- [Exercise aim]
Output all of the lines below exactly, and leave out each image.

(Records contained in a dataset)

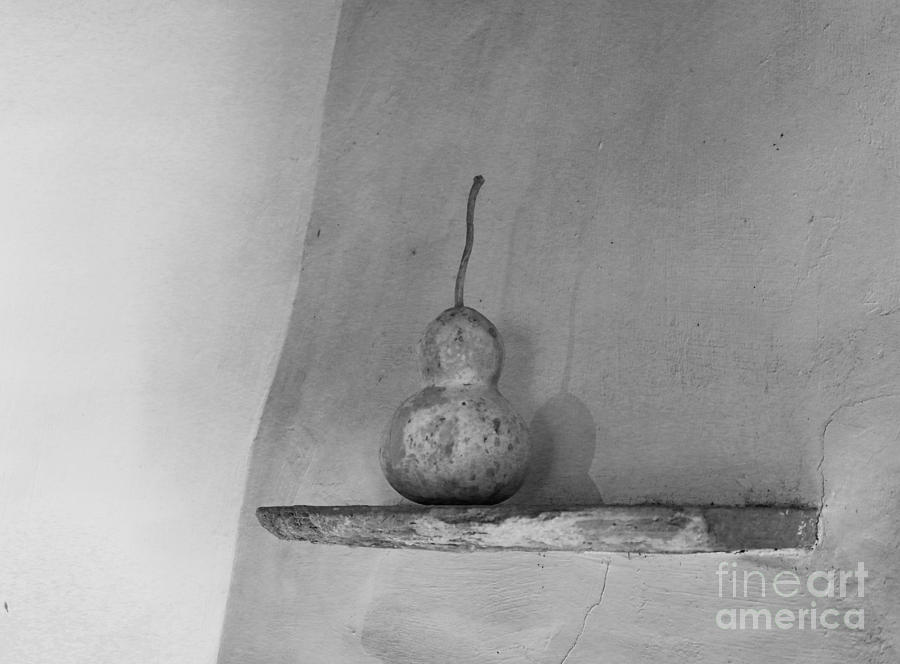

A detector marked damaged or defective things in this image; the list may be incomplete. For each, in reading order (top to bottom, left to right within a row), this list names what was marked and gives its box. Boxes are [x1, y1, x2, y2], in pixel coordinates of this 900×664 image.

crack in plaster [816, 390, 900, 544]
crack in plaster [564, 560, 612, 664]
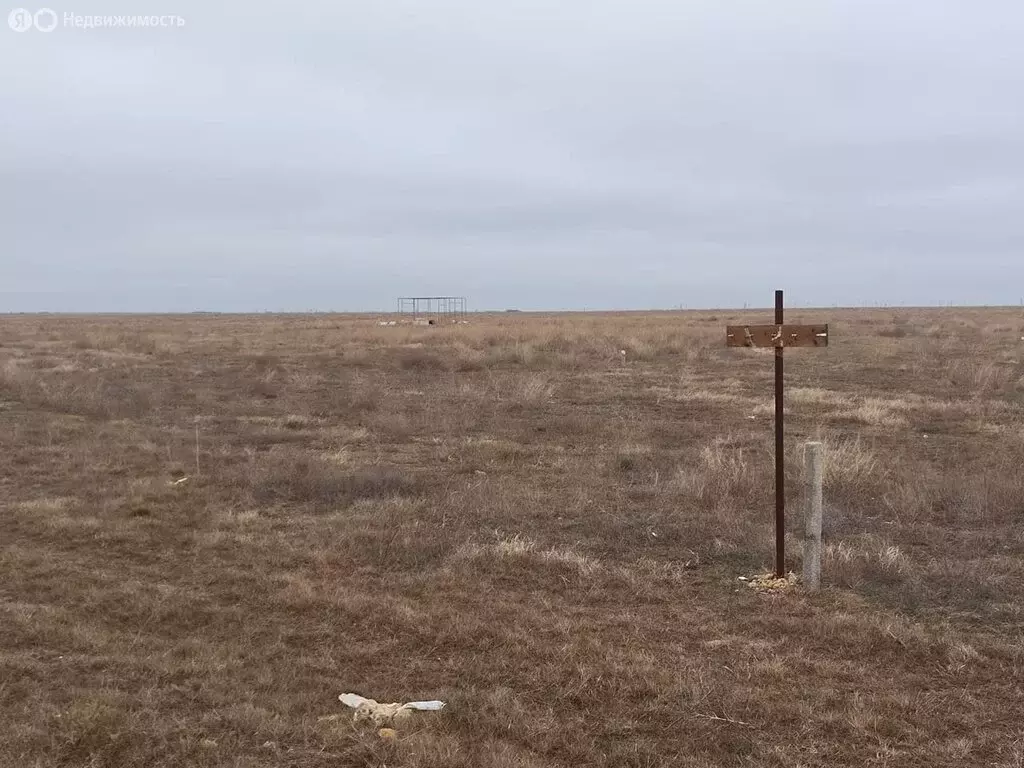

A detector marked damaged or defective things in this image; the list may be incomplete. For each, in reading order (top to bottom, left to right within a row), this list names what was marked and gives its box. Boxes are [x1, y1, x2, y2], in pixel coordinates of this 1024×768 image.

rusty metal signpost [724, 290, 827, 581]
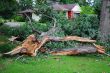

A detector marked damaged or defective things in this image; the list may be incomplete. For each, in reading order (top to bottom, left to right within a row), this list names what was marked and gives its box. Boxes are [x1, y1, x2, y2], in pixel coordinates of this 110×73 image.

splintered wood [4, 34, 105, 56]
damaged lawn [0, 55, 110, 72]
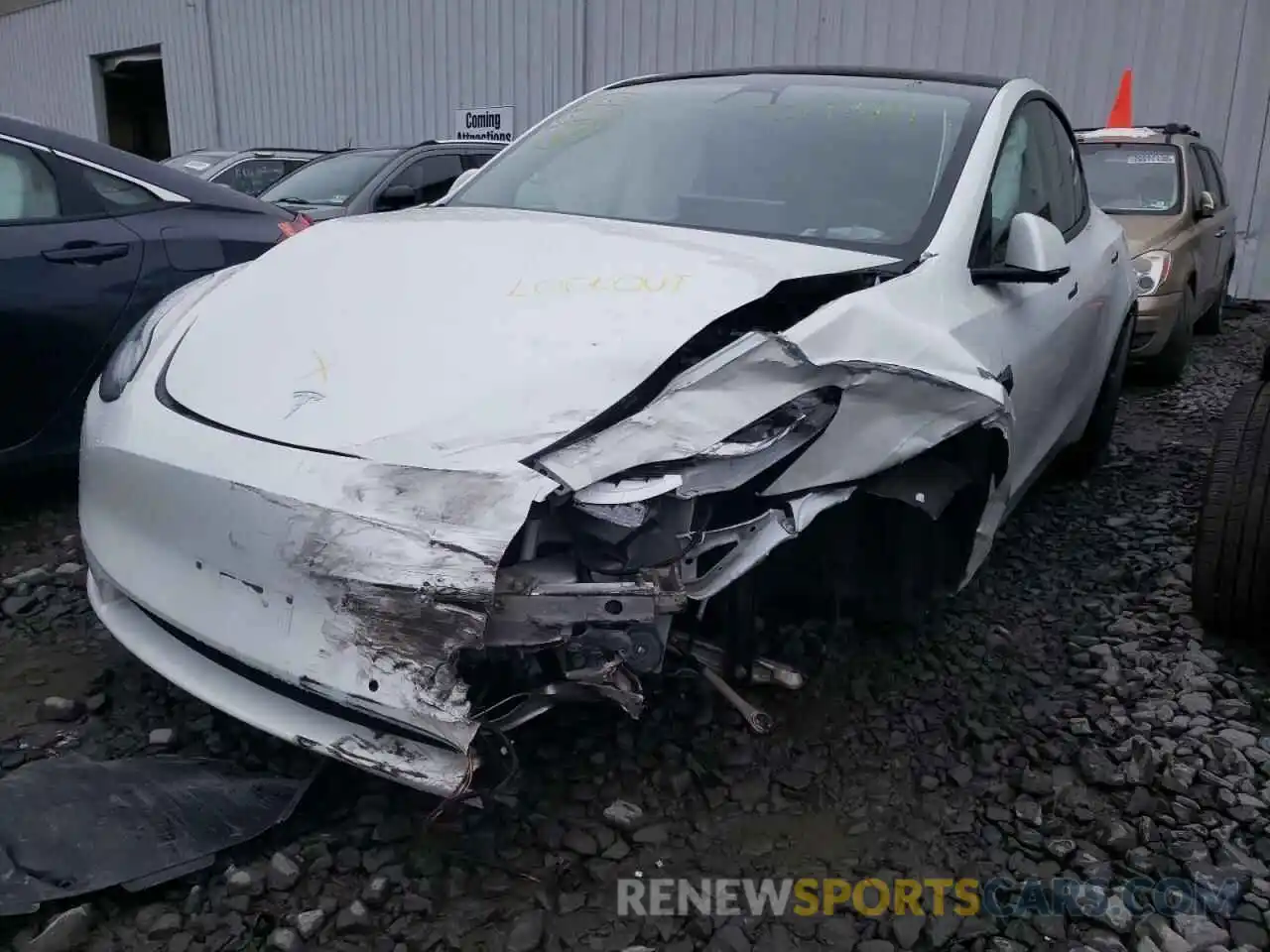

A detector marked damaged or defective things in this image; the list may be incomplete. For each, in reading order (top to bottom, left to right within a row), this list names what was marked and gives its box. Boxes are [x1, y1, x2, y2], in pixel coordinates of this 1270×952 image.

damaged hood [161, 211, 894, 474]
broken headlight housing [700, 388, 837, 459]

- [Written answer]
A detector marked damaged or defective things in this image; the list may be incomplete. For each, in reading order (top to bottom, left to right within a row), this list names what was marked and gives its box. Boxes are [x1, y1, x2, y2], in pixel coordinates of this 900×664 image.

crack in plaster [816, 390, 900, 544]
crack in plaster [564, 560, 612, 664]

A detector marked damaged or defective things in this image; the list may be incomplete. For each, in reading order (top to bottom, left to right within a row), this list names what was marked and gives its box. Boxes are [x1, y1, x2, y2], in pixel coordinates of this 1024×768 image.

rusty metal signpost [724, 290, 827, 581]

A detector marked damaged or defective things in this image; the list may be incomplete. For each, in reading order (top to bottom, left to right within a row), this list names what was marked and gives its box. Boxes are [x1, y1, x2, y2], in pixel coordinates of this 110×73 image.

splintered wood [4, 34, 105, 56]
damaged lawn [0, 55, 110, 72]

A detector marked damaged or defective things in this image; the list may be incomplete. For each, in reading order (top to bottom, left to right within a row), this list names what was marked and gives its box. Boxes are [x1, y1, x2, y2], in pixel coordinates of this 1270×952 image.

damaged hood [161, 211, 894, 474]
broken headlight housing [700, 388, 837, 459]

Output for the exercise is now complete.